= Broad Arrow Policy =

1691 English policy reserving colonial trees

The broad arrow symbol stamped on trees

The Broad Arrow Policy was a policy implemented by the English Crown in 1691 to preserve tall trees in England's North American colonies which were of critical use for the Royal Navy. It applied to Massachusetts from 1691. It was extended to New Hampshire (1698); New England, New York, and New Jersey (1711); and Nova Scotia (1721). Colonial sentiment was largely opposed to the policy and it was one of the grievances that led to the American Revolution.

The Pine Tree Flag is a flag which was often used in the American Revolution and modern day libertarian activists as a symbol to oppose tyranny. It was inspired by the Pine Tree Riot.

The broad arrow symbol was used by colonial authorities to mark trees (especially the eastern white pine) intended for ship building use. Three axe strikes, resembling an arrowhead and shaft, were marked on large mast-grade trees. Use of the broad arrow mark commenced in earnest in 1691 with the Massachusetts Charter, which contained a Mast Preservation Clause specifying:

... for better providing and furnishing of Masts for our Royal Navy wee do hereby reserve to us ... ALL trees of the diameter of 24 inches and upward at 12 inches from the ground, growing upon any soils or tracts of land within our said Province or Territory not heretofore granted to any private person. We...forbid all persons whatsoever from felling, cutting or destroying any such trees without the royal license from us.

Initially England imported its mast trees from the Baltic states, but it was an expensive, lengthy and politically treacherous proposition. Much of British naval policy at the time revolved around keeping the trade route to the Baltics open. With Baltic timber becoming less appealing to use, the Admiralty's eye turned towards the Colonies. Colonists paid little attention to the Charter's Mast Preservation Clause, and tree harvesting increased with disregard for broad arrow protected trees.
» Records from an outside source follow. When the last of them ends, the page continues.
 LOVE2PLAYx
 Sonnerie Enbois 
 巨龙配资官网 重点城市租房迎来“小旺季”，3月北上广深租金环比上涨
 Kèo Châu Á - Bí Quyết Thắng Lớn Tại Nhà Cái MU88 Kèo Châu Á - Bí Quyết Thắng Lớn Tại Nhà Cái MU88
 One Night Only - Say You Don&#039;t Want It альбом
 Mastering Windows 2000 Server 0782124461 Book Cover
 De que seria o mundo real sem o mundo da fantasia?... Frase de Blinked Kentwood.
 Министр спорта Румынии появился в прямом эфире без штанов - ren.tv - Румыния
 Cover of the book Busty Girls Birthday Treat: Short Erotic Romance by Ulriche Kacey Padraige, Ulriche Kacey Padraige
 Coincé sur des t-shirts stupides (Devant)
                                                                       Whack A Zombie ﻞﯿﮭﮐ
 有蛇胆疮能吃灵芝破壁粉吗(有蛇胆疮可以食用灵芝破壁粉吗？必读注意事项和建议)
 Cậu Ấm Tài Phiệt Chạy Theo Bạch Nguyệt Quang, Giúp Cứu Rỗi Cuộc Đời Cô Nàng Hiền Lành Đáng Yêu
However, as Baltic imports decreased, the British timber trade increasingly depended on North American trees, and enforcement of broad arrow policies increased. Persons appointed to the position of Surveyor-General of His Majesty's Woods were responsible for selecting, marking and recording trees as well as policing and enforcing the unlicensed cutting of protected trees. This process was open to abuse, and the naval monopoly on the trees was very unpopular with colonists. Part of the reason was that many protected trees were on either town-owned or privately owned lands.
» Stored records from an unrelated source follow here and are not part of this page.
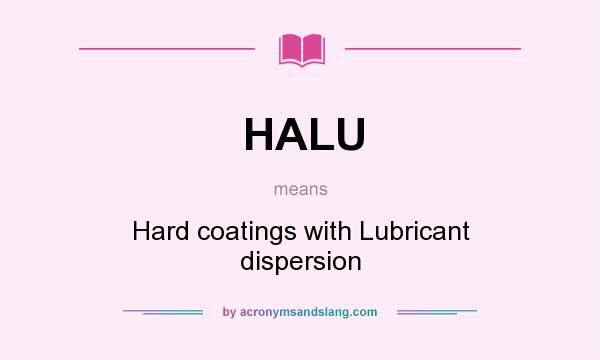 What does HALU mean? It stands for Hard coatings with Lubricant dispersion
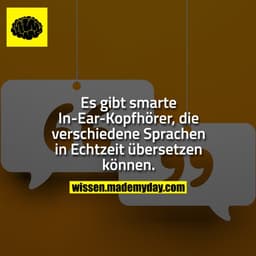 Es gibt smarte In-Ear-Kopfhörer, die verschiedene Sprachen in Echtzeit übersetzen können.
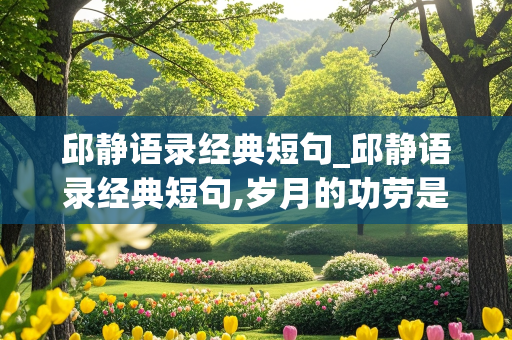 邱静语录经典短句_邱静语录经典短句,岁月的功劳是什么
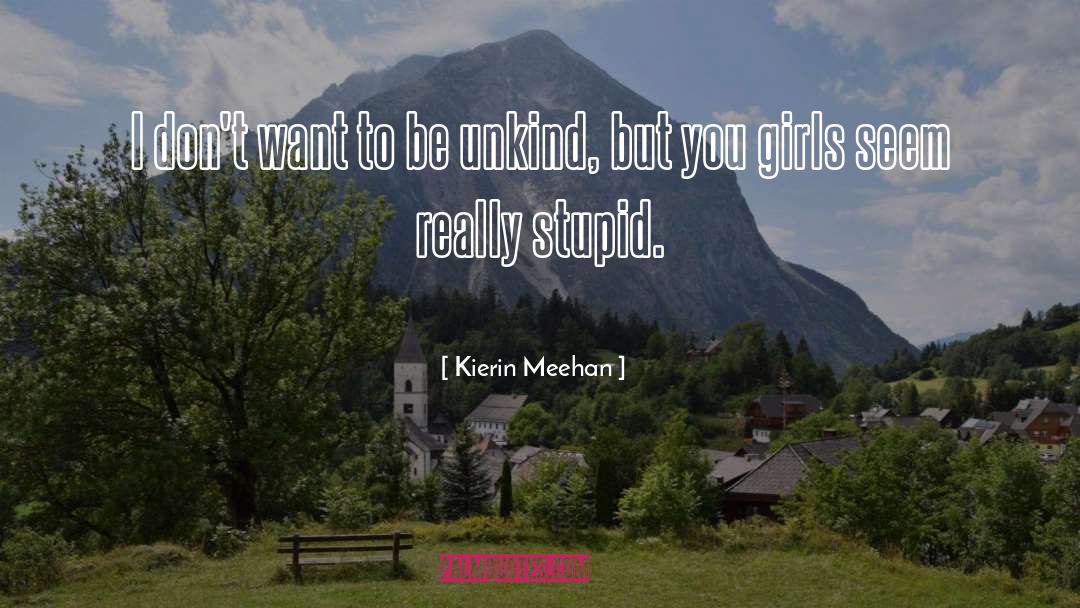 Unkind quotes by Kierin Meehan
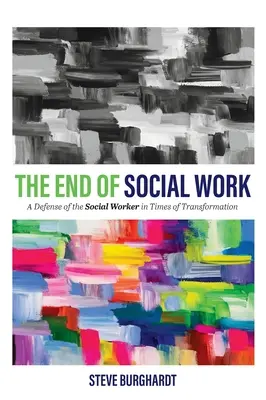 La fin du travail social : Une défense du travailleur social à l'heure de la transformation - End of Social Work: A Defense of the Social Worker in Times of Transformation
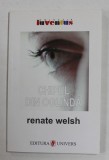 CHIPUL DIN OGLINDA de RENATE WELSH , ANII &#039;2000 , DEDICATIE *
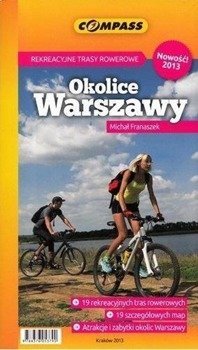 Przewodnik rowerowy - Okolice Warszawy - Michał Franaszek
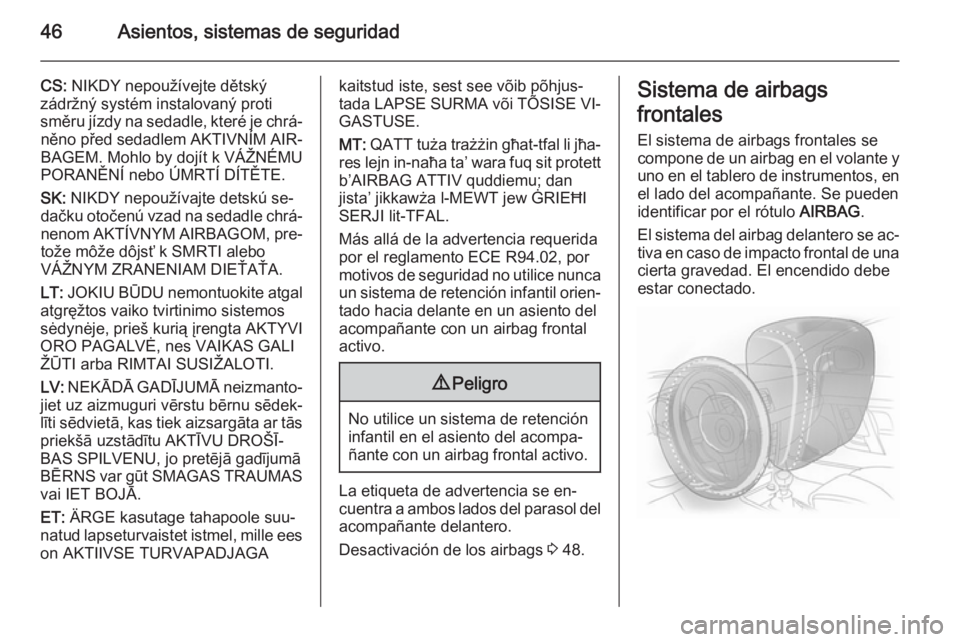 OPEL MOKKA 2015  Manual de Instrucciones (in Spanish) 46Asientos, sistemas de seguridad
CS: NIKDY nepoužívejte dětský
zádržný systém instalovaný proti
směru jízdy na sedadle, které je chrá‐ něno před sedadlem AKTIVNÍM AIR‐
BAGEM. Mohl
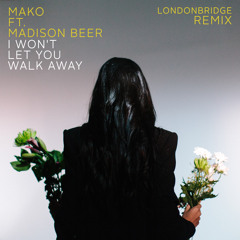 Mako Feat. Madison Beer - I Won't Let You Walk Away (LondonBridge Remix)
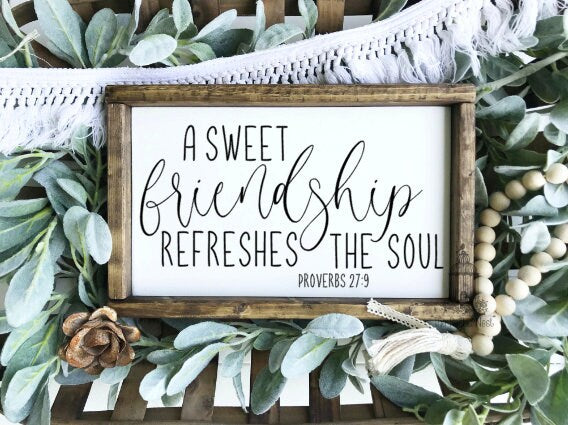 A sweet friendship refreshes the soul | Proverbs 27:9 | Friendship Sign | Friend gift | Scripture Sign | Scripture Gift (13" x 8") TRN14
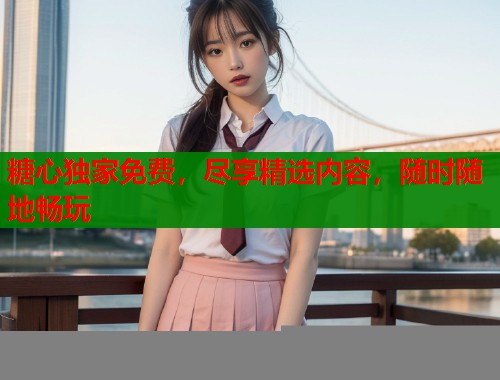 糖心独家免费，尽享精选内容，随时随地畅玩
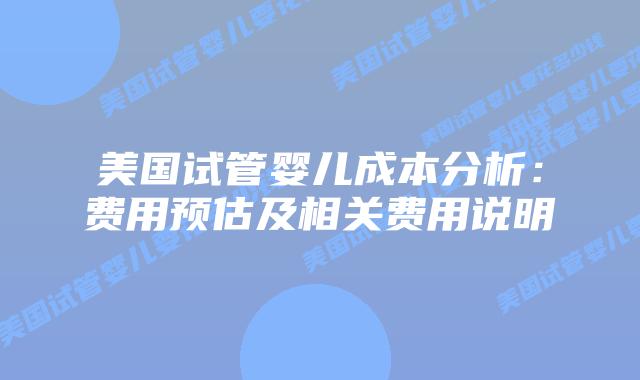 美国试管婴儿成本分析：费用预估及相关费用说明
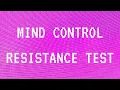 Mind Control Resistance Test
Colonists could only sell mast trees to colonial or Crown authorities for naval use, but were substantially underpaid for the lumber. Even though it was illegal for colonists to trade with enemies of the Crown, both the French and the Spanish were in the market for mast trees as well and would pay a much better price. Acts of Parliament in 1711, 1722 and the 1772 Timber for the Navy Act extended protection finally to 12 in trees and resulted in the Pine Tree Riot that same year. This was one of the first acts of rebellion by colonists in the run-up to the American Revolutionary War in 1775, and a flag bearing a white pine was flown at the Battle of Bunker Hill.